Collinearity a review of methods to deal with it and a simulation study evaluating their performance
(2013)
Collinearity refers to the non independence of predictor variables, usually in a regression-type analysis. It is a common feature of any descriptive ecological data set and can be a problem for parameter estimation because it inflates the variance of regression parameters and hence potentially leads to the wrong identification of relevant predictors in a statistical model. Collinearity is a severe problem when a model is trained on data from one region or time, and predicted to another with a different or unknown structure of collinearity. To demonstrate the reach of the problem of collinearity in ecology, we show how relationships among predictors differ between biomes, change over spatial scales and through time. Across disciplines, different approaches to addressing collinearity problems have been developed, ranging from clustering of predictors, threshold-based pre-selection, through latent variable methods, to shrinkage and regularisation.

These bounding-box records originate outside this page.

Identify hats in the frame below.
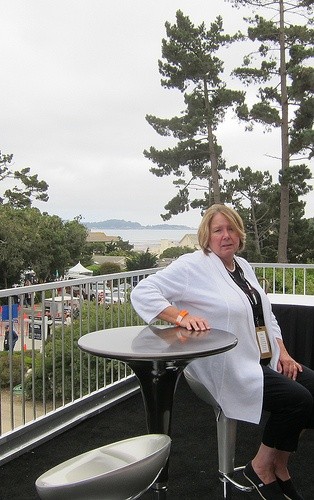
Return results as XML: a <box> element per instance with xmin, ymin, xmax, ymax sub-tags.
<box><xmin>5</xmin><ymin>325</ymin><xmax>9</xmax><ymax>327</ymax></box>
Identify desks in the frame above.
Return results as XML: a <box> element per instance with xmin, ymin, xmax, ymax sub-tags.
<box><xmin>78</xmin><ymin>324</ymin><xmax>237</xmax><ymax>500</ymax></box>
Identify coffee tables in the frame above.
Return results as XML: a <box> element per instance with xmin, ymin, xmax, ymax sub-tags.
<box><xmin>184</xmin><ymin>362</ymin><xmax>256</xmax><ymax>500</ymax></box>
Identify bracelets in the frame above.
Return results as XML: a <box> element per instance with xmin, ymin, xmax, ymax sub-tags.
<box><xmin>176</xmin><ymin>310</ymin><xmax>189</xmax><ymax>325</ymax></box>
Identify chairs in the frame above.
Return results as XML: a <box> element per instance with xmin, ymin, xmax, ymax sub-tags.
<box><xmin>35</xmin><ymin>434</ymin><xmax>172</xmax><ymax>500</ymax></box>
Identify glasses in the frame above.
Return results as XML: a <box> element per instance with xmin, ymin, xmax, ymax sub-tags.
<box><xmin>5</xmin><ymin>328</ymin><xmax>8</xmax><ymax>329</ymax></box>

Using simulated data with five predictor-response relationships of increasing complexity and eight levels of collinearity we compared ways to address collinearity with standard multiple regression and machine-learning approaches. We assessed the performance of each approach by testing its impact on prediction to new data. In the extreme, we tested whether the methods were able to identify the true underlying relationship in a training dataset with strong collinearity by evaluating its performance on a test dataset without any collinearity. We found that methods specifically designed for collinearity, such as latent variable methods and tree based models, did not outperform the traditional GLM and threshold-based pre-selection. Our results highlight the value of GLM in combination with penalised methods (particularly ridge) and threshold-based pre-selection when omitted variables are considered in the final interpretation. However, all approaches tested yielded degraded predictions under change in collinearity structure and the folk lore'-thresholds of correlation coefficients between predictor variables of |r| >0.7 was an appropriate indicator for when collinearity begins to severely distort model estimation and subsequent prediction. The use of ecological understanding of the system in pre-analysis variable selection and the choice of the least sensitive statistical approaches reduce the problems of collinearity, but cannot ultimately solve them.